For women currently capable of pregnancy, as well as for LGBTQ+ people, the situation today feels markedly different from three years ago. The onslaught of toxic rhetoric and anti-LGBTQ+ bills in legislatures across the U.S. have a very negative impact on the mental health of nonbinary and trans people. According to a report by The Independent quoting a recent survey of Trevor Project, 86 percent of those surveyed said: “debates and laws targeting LGBT+ people have negatively impacted their mental health, weighed down by ‘anger, sadness, stress, and fear,’ with fear ‘most intensely felt’ among trans and nonbinary young people.” There are now over 300 anti-LGBTQ+ bills that have been filed, according to James Factora, writing for Them. A quick look at Twitter can tell you how this fear of an impending genocide is real to them. Many of them, and many parents of trans or nonbinary youth, are considering moving to a “safer” state (safer, provided that the 2024 congressional elections won’t result in Republican majorities), or even abroad. If you consider yourself an ally of LGBTQ+ people — or for that matter, a person of faith who values love and decency over doctrinal grandstanding and self-righteousness — please do not downplay or invalidate their fears. Listen to them.

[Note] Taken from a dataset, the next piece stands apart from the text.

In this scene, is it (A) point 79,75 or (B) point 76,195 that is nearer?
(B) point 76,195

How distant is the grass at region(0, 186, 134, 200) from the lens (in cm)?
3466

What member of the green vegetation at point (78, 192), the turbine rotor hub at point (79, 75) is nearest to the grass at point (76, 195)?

I believe that this is another Esther generation. The world needs those with wisdom, courage, and true faith to speak the truth and fight this new wave of violent hatred against marginalized people who are inconvenient to today’s Hamans. I think we are here for such a time as this. There is nothing Christian about co-opting the machinery of state violence to exterminate people one does not like or understand (indeed, much of this “Christian nationalist” and Dominionist rhetoric originates in a faulty exegesis of the Hebrew Scriptures).

And think for a moment: What if the political tide shifts again? The dangerous precedents created by these toxic bills can and will be used against Christians to restrict their liberties (had they already forgotten 2020?) — How would you feel if politicians started calling Christians “groomers” and “indoctrinators” for merely taking their own kids to church or reading the Bible to them? Or making it a felony to expose minors to religion? It is a timely reminder for all those who profess to be Christians that Jesus taught this: “Therefore, you should treat people in the same way that you want people to treat you; this is the Law and the Prophets.” (Matthew 7:12, CEB).